The Doctor’s apparently not too broken up about losing her. He fires his turntable up, gets comfy in his chair with a nice cup of tea, and starts reading The Time Machine again.
THE END.
In response to the eternal question “could the notoriously awful Doctor Who movie really be that bad?” we have answered, and we have answered resoundingly. OH HELL YES. No cliché goes unused; no point is made with anything less than the heaviest of hands. The plot makes little sense. I cannot begin to express how ludicrously low the stakes are. The acting, with the single exception of Paul McGann, is atrocious. And even he clearly doesn’t have a handle on the character – possibly because there isn’t a single moment of character-development in the film. For an old-time viewer of Doctor Who, the character comes fully-equipped with a rich and meaningful backstory. For an untrained and uncaring audience, however, he’s just a dude in dumb clothes. Without any character beats, without any quiet moments for the Doctor to rediscover himself, the audience has no access to any of that history or that mythology.
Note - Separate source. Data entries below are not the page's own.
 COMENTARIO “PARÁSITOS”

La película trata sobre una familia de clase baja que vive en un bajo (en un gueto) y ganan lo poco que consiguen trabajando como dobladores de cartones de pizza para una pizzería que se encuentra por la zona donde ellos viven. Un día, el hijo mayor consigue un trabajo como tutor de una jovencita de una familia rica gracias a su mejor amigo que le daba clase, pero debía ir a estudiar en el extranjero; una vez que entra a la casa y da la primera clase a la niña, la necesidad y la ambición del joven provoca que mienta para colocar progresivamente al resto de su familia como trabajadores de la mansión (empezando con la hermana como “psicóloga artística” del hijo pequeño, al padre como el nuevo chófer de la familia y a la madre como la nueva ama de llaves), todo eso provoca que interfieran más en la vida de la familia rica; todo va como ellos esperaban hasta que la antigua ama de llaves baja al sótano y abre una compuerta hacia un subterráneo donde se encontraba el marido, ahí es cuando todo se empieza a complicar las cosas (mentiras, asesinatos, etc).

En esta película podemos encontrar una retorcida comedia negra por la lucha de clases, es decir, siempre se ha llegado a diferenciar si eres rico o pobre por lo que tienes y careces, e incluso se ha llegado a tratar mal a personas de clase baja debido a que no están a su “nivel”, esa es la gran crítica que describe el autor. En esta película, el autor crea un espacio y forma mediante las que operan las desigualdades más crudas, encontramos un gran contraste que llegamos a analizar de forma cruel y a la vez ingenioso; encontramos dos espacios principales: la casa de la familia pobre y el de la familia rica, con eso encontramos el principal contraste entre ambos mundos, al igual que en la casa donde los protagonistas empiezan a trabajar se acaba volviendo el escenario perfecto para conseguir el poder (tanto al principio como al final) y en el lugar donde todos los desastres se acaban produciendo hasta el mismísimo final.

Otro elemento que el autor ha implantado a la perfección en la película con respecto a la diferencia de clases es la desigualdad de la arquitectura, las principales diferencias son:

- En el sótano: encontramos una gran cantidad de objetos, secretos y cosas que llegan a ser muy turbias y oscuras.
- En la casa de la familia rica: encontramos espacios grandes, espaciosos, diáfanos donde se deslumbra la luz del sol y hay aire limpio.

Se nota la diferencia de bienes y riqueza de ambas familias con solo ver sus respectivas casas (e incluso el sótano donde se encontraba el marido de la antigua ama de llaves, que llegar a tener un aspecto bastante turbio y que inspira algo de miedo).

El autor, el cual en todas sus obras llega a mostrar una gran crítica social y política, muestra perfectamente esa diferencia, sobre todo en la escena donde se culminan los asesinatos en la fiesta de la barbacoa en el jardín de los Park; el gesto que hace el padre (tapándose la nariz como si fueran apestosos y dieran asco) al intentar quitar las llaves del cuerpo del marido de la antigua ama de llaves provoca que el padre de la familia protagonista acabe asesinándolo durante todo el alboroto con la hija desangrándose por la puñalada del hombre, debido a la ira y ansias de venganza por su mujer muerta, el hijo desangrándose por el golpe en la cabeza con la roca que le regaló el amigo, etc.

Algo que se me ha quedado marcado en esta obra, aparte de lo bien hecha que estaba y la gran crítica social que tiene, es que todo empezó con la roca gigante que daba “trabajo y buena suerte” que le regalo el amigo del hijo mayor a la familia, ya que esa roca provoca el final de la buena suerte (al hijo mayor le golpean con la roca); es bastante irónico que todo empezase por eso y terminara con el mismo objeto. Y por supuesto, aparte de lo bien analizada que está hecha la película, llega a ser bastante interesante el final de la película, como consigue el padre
In theory, this show was to introduce the Doctor and some of his story to an American audience; in fact, it confuses, upsets, and off-puts, for all the reasons listed above. But what I resent most about the Doctor Who movie is this: it took an interesting actor playing an interesting character and made them both boring. Whatever your opinion of Russell T. Davies and his take on the character, it is undeniable that he does more to introduce the Doctor and his character in fifty-odd minutes than this film does in nearly twice that time.